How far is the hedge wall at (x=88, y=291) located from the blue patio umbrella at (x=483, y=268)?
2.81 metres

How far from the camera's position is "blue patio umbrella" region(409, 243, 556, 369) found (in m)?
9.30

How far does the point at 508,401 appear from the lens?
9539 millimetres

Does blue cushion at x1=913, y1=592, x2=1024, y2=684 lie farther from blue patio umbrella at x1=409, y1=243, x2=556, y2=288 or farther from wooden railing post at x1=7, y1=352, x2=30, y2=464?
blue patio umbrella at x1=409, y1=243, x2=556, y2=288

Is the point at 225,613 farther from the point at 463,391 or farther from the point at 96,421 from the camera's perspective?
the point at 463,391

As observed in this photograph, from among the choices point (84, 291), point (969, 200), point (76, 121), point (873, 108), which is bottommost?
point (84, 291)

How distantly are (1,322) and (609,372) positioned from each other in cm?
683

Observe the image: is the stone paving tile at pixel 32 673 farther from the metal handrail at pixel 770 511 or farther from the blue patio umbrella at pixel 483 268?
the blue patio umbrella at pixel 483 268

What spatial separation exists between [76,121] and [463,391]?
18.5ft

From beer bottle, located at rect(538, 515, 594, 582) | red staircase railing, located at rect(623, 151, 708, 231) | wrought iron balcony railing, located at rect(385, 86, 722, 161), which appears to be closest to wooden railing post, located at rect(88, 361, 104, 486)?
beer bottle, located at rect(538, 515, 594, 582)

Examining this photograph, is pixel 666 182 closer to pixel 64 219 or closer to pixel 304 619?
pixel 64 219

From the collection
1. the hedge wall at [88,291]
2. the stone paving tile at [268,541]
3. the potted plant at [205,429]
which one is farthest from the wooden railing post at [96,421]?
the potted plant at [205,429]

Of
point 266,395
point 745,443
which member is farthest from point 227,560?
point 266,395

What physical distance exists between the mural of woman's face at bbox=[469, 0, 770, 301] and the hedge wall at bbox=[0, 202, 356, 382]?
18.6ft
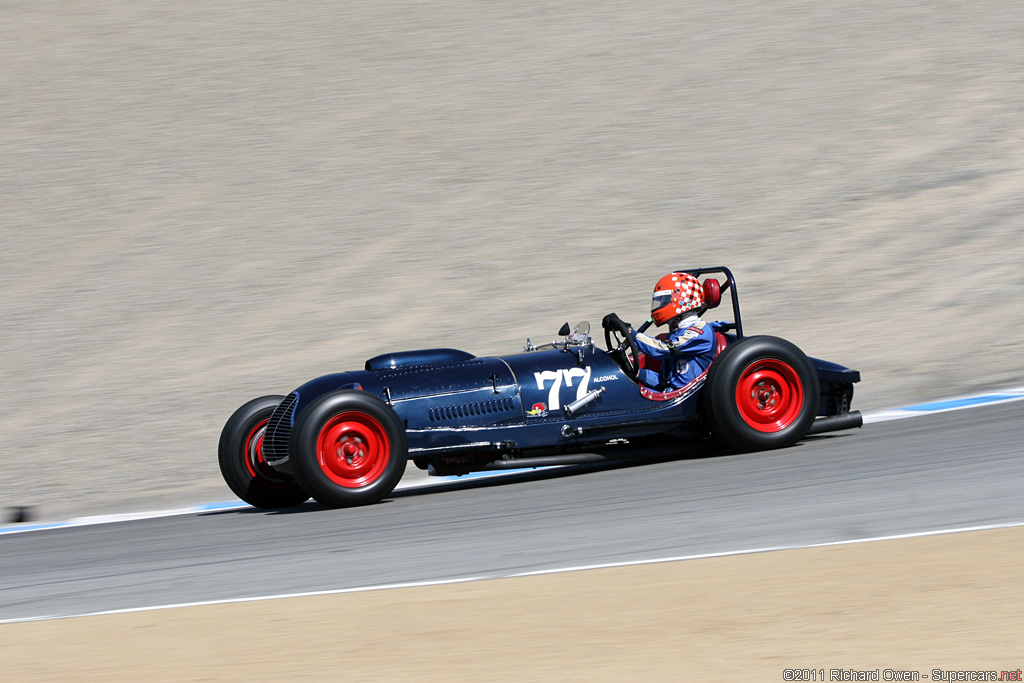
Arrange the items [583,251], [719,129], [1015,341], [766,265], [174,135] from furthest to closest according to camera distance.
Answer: [174,135] → [719,129] → [583,251] → [766,265] → [1015,341]

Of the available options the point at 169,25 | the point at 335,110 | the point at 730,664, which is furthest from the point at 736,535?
the point at 169,25

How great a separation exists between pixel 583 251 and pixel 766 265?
2.29 m

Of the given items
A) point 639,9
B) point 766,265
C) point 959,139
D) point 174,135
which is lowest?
point 766,265

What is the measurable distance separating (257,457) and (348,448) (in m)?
0.95

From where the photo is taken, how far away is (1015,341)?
1091 cm

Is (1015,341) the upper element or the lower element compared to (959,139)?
lower

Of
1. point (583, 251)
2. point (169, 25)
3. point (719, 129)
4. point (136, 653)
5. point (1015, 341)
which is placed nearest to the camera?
point (136, 653)

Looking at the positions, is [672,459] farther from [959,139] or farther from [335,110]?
[335,110]

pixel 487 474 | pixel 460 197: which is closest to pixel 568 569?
pixel 487 474

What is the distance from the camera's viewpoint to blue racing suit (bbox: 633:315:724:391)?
25.8 feet

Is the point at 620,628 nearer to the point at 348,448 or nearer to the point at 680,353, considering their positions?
the point at 348,448

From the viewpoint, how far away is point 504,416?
7.52m

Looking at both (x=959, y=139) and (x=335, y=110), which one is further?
(x=335, y=110)

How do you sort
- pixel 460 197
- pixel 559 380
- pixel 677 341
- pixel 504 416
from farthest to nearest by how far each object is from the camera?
pixel 460 197, pixel 677 341, pixel 559 380, pixel 504 416
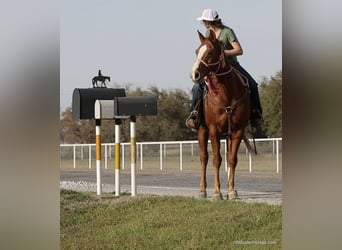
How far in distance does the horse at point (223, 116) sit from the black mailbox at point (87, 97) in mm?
672

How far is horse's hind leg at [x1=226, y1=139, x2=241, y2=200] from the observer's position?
718cm

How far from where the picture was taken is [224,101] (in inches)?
282

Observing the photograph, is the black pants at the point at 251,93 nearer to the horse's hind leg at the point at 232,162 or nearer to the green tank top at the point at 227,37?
the green tank top at the point at 227,37

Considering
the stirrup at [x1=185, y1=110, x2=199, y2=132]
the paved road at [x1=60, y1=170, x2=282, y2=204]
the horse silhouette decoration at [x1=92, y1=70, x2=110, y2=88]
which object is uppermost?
the horse silhouette decoration at [x1=92, y1=70, x2=110, y2=88]

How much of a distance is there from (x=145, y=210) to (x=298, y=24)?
6.31 feet

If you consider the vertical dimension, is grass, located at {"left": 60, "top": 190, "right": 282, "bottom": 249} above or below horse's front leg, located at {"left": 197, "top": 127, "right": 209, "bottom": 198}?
below

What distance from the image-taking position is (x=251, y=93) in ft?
23.1

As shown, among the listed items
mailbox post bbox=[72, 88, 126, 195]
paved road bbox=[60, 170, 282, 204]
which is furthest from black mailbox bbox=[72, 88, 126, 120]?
paved road bbox=[60, 170, 282, 204]

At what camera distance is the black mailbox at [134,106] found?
279 inches

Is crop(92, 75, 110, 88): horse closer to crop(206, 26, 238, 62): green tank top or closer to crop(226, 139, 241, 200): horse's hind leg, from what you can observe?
crop(206, 26, 238, 62): green tank top

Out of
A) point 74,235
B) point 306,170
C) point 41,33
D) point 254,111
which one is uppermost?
point 41,33

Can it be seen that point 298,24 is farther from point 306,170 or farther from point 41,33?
point 41,33

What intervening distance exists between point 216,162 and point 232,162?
130mm

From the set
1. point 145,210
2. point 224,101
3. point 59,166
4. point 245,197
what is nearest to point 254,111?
point 224,101
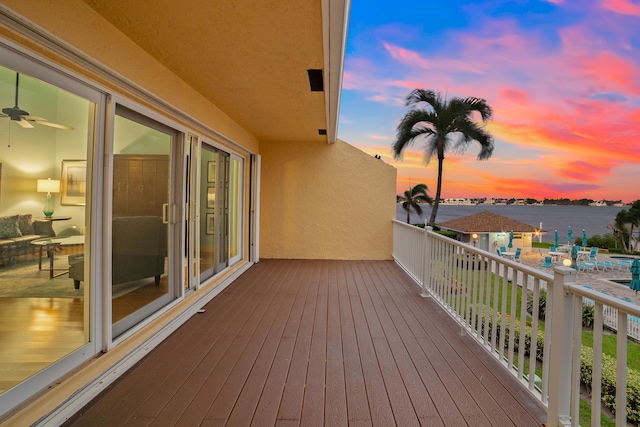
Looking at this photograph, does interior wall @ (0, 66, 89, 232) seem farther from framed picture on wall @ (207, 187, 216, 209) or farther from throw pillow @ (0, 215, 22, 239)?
framed picture on wall @ (207, 187, 216, 209)

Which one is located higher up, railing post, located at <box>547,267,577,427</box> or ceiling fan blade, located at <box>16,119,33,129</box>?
ceiling fan blade, located at <box>16,119,33,129</box>

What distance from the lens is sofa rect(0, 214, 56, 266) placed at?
1.61m

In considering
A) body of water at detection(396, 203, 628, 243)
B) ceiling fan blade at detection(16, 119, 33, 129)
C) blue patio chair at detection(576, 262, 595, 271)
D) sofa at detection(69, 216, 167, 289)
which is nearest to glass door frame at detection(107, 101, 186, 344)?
sofa at detection(69, 216, 167, 289)

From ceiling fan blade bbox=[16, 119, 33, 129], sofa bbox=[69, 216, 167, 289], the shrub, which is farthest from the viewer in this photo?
the shrub

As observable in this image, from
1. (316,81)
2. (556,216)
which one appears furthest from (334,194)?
(556,216)

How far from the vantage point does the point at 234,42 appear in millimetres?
2494

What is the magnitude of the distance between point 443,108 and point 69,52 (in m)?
10.1

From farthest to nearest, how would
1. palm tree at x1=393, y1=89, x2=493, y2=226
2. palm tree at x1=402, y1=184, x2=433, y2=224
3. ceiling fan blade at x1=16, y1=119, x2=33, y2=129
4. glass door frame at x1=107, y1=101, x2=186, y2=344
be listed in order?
palm tree at x1=402, y1=184, x2=433, y2=224 → palm tree at x1=393, y1=89, x2=493, y2=226 → glass door frame at x1=107, y1=101, x2=186, y2=344 → ceiling fan blade at x1=16, y1=119, x2=33, y2=129

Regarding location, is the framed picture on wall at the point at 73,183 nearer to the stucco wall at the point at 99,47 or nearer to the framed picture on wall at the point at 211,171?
the stucco wall at the point at 99,47

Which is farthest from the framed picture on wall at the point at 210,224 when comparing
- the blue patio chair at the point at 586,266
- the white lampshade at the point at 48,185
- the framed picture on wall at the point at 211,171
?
the blue patio chair at the point at 586,266

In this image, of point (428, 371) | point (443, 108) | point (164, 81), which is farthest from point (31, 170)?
point (443, 108)

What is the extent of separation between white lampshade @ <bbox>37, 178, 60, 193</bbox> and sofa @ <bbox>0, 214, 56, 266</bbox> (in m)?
0.17

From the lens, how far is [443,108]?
33.2 feet

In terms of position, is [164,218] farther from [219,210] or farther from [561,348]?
[561,348]
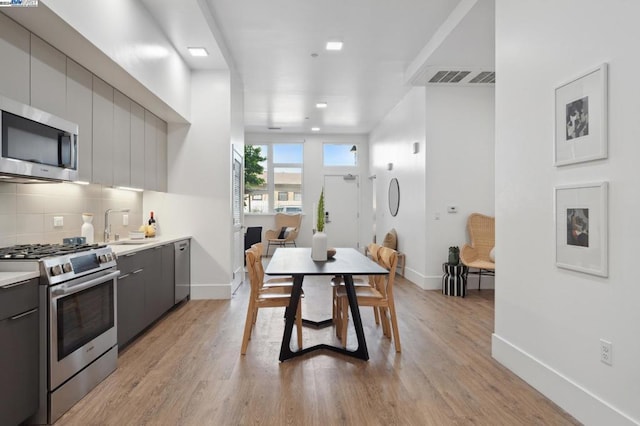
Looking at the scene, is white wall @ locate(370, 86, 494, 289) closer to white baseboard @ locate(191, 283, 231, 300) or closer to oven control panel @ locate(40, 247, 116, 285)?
white baseboard @ locate(191, 283, 231, 300)

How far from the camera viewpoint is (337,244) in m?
10.3

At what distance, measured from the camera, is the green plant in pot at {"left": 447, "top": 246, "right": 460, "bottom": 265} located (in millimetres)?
5574

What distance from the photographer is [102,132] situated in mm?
3371

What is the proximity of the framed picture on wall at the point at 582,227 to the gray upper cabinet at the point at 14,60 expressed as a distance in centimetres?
328

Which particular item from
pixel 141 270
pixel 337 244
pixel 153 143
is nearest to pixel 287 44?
→ pixel 153 143

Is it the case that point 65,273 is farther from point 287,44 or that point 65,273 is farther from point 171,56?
point 287,44

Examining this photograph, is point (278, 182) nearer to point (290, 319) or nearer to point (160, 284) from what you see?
point (160, 284)

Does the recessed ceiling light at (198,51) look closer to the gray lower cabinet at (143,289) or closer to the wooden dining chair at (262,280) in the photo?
the gray lower cabinet at (143,289)

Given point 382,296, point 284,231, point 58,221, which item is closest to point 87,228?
point 58,221

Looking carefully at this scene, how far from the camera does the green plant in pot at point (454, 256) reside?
219 inches

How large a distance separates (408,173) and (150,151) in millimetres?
4080

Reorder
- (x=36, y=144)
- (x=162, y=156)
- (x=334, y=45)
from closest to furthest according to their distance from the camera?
(x=36, y=144) → (x=334, y=45) → (x=162, y=156)

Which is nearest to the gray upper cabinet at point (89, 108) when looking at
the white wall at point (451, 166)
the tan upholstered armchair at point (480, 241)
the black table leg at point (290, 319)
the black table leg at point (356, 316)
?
the black table leg at point (290, 319)

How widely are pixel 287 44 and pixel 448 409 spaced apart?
13.8 ft
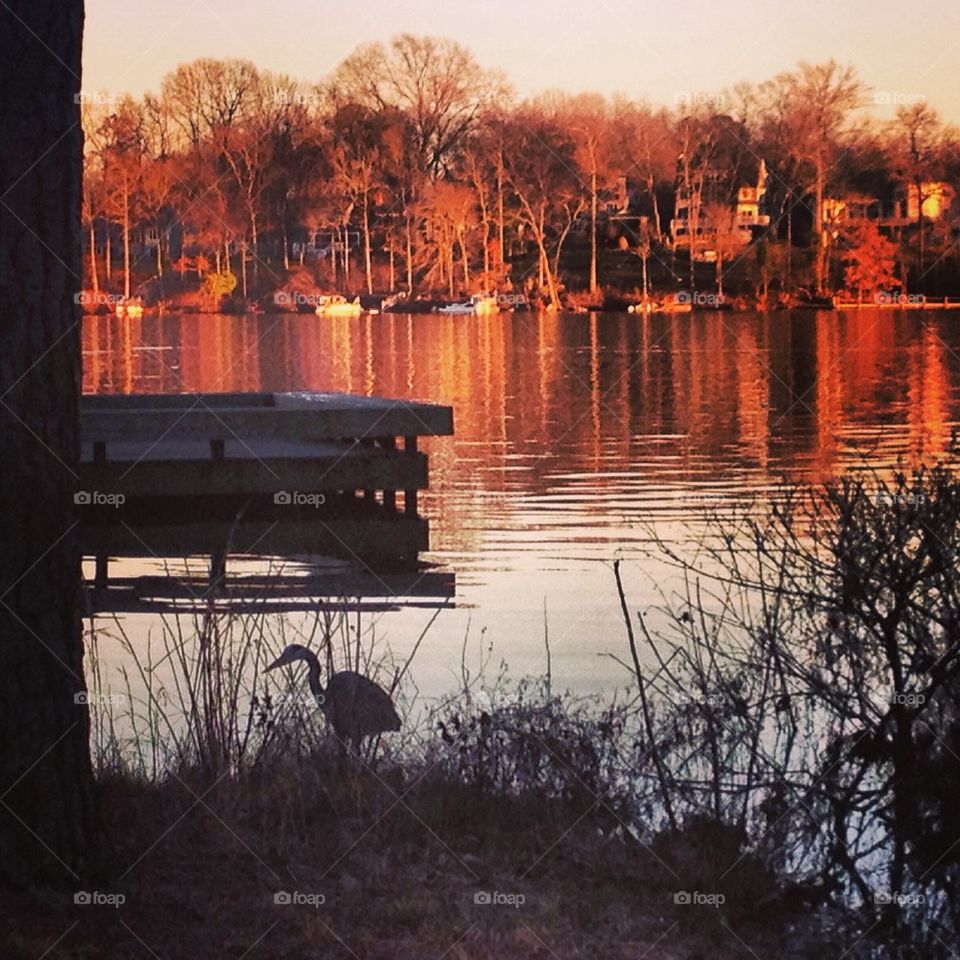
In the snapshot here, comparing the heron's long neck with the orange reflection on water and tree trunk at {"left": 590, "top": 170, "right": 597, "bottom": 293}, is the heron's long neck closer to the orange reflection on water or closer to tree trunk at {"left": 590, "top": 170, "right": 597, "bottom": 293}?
the orange reflection on water

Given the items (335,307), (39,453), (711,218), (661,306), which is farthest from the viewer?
(335,307)

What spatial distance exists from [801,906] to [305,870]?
5.01ft

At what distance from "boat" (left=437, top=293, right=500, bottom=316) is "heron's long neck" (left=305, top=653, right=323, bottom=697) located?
313 feet

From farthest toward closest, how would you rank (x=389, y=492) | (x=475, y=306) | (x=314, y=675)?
1. (x=475, y=306)
2. (x=389, y=492)
3. (x=314, y=675)

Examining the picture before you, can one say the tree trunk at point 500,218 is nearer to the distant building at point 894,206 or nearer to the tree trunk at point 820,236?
the tree trunk at point 820,236

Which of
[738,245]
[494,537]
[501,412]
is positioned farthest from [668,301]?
[494,537]

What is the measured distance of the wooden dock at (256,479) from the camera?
15172mm

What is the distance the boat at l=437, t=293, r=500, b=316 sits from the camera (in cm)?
10344

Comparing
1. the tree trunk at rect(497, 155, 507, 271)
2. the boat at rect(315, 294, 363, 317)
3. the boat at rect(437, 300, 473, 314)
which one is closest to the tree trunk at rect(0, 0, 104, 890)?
the tree trunk at rect(497, 155, 507, 271)

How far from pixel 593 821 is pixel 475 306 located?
9906 centimetres

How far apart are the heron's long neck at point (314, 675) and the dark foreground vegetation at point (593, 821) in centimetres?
12

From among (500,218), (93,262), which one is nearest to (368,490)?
(500,218)

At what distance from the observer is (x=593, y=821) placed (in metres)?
6.14

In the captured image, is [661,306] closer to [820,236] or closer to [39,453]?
[820,236]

________________________________________

- _WHAT THE TASK REQUIRES_: Transcribe word for word the lines from the one holding "Examining the picture" to the last line of the listing above, inclusive.

- _EXERCISE ANSWER_:
Examining the picture before you, can one say the tree trunk at point 500,218 is nearer to the distant building at point 894,206 or nearer to the tree trunk at point 820,236?
the tree trunk at point 820,236

Which of
[738,245]
[494,537]
[501,412]
is positioned farthest from [668,301]?
[494,537]

What is the measured distance of the wooden dock at (256,479) from the camera?
15172mm

What is the distance the boat at l=437, t=293, r=500, b=316 sits from the camera (in cm)?
10344

Comparing
1. the tree trunk at rect(497, 155, 507, 271)
2. the boat at rect(315, 294, 363, 317)
3. the boat at rect(437, 300, 473, 314)
which one is closest to the tree trunk at rect(0, 0, 104, 890)?
the tree trunk at rect(497, 155, 507, 271)

How far from pixel 593 821 is pixel 475 306 located?
9906 centimetres

How far apart are the heron's long neck at point (314, 675) and the dark foreground vegetation at point (593, 821) in centimetres?
12

From among (500,218), (93,262), which one is nearest to (368,490)?
(500,218)

At what distance from the observer is (x=593, y=821) placed (in metres)?
6.14

In the captured image, is [661,306] closer to [820,236] or closer to [39,453]?
[820,236]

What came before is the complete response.